## EXTRAIT SOURCE
◆ ◆ ◆ ◆

Les bouquins du mardi – Alexandre Wälti
La demande était pourtant simple: un roman dont on ne décroche pas et qui n’est pas un polar. Rien d’exceptionnel, c’est vrai. Il fallait juste éviter le schéma classique du meurtre, de l’enquête et de l’assassin. Ce n’est pas entré dans l’oreille d’un sourd puisque le libraire, à peine ces mots sont sortis de ma bouche, a immédiatement choisi le roman Bufo et Spallanzani. Sans dire trop de mots, juste ce qu’il faut, le contexte et deux-trois précisions au sujet de l’écriture piquante de Rubem Fonseca. J’étais convaincu.

◆ ◆ ◆ ◆

## DONNÉES FOURNIES
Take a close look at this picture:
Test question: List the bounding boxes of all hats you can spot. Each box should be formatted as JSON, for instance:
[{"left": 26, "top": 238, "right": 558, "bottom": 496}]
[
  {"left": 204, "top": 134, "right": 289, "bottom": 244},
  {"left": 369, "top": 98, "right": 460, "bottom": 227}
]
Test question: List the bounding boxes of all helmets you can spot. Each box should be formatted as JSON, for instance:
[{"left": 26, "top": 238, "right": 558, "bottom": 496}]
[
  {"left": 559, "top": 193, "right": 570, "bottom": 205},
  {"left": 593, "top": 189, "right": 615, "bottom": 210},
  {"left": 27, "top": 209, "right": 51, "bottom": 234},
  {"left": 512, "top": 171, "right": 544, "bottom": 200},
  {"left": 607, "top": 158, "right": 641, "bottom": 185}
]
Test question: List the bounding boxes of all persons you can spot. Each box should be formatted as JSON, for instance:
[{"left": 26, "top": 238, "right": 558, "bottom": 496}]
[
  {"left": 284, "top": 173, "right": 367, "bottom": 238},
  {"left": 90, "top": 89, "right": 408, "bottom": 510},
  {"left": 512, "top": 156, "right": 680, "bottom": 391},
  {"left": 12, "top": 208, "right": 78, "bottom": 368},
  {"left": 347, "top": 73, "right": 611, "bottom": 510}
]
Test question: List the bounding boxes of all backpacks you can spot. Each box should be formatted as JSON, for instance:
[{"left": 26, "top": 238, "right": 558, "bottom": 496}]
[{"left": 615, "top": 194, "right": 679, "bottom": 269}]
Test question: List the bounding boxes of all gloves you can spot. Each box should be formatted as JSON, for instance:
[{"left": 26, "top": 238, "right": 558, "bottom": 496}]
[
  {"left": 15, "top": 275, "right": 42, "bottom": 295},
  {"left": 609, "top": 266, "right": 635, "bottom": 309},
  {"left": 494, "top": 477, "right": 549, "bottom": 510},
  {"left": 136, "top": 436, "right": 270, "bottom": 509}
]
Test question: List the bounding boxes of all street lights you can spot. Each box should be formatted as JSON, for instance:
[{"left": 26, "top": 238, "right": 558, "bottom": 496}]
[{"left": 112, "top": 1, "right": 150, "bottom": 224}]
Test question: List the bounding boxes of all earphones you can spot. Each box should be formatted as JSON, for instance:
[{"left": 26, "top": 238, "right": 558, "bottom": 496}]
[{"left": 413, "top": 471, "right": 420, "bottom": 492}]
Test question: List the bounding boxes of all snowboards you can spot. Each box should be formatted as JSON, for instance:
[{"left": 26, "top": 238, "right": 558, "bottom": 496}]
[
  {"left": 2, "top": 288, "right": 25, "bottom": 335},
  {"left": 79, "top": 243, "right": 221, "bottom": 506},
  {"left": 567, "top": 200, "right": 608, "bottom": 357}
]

◆ ◆ ◆ ◆

## CONSIGNE
Réécrivez le passage de l'extrait source allant de « Les bouquins du » à « Fonseca. J’étais convaincu. », bornes incluses, en substituant « bouquiniste » à « libraire ».

## RÉPONSE
Les bouquins du mardi – Alexandre Wälti
La demande était pourtant simple: un roman dont on ne décroche pas et qui n’est pas un polar. Rien d’exceptionnel, c’est vrai. Il fallait juste éviter le schéma classique du meurtre, de l’enquête et de l’assassin. Ce n’est pas entré dans l’oreille d’un sourd puisque le bouquiniste, à peine ces mots sont sortis de ma bouche, a immédiatement choisi le roman Bufo et Spallanzani. Sans dire trop de mots, juste ce qu’il faut, le contexte et deux-trois précisions au sujet de l’écriture piquante de Rubem Fonseca. J’étais convaincu.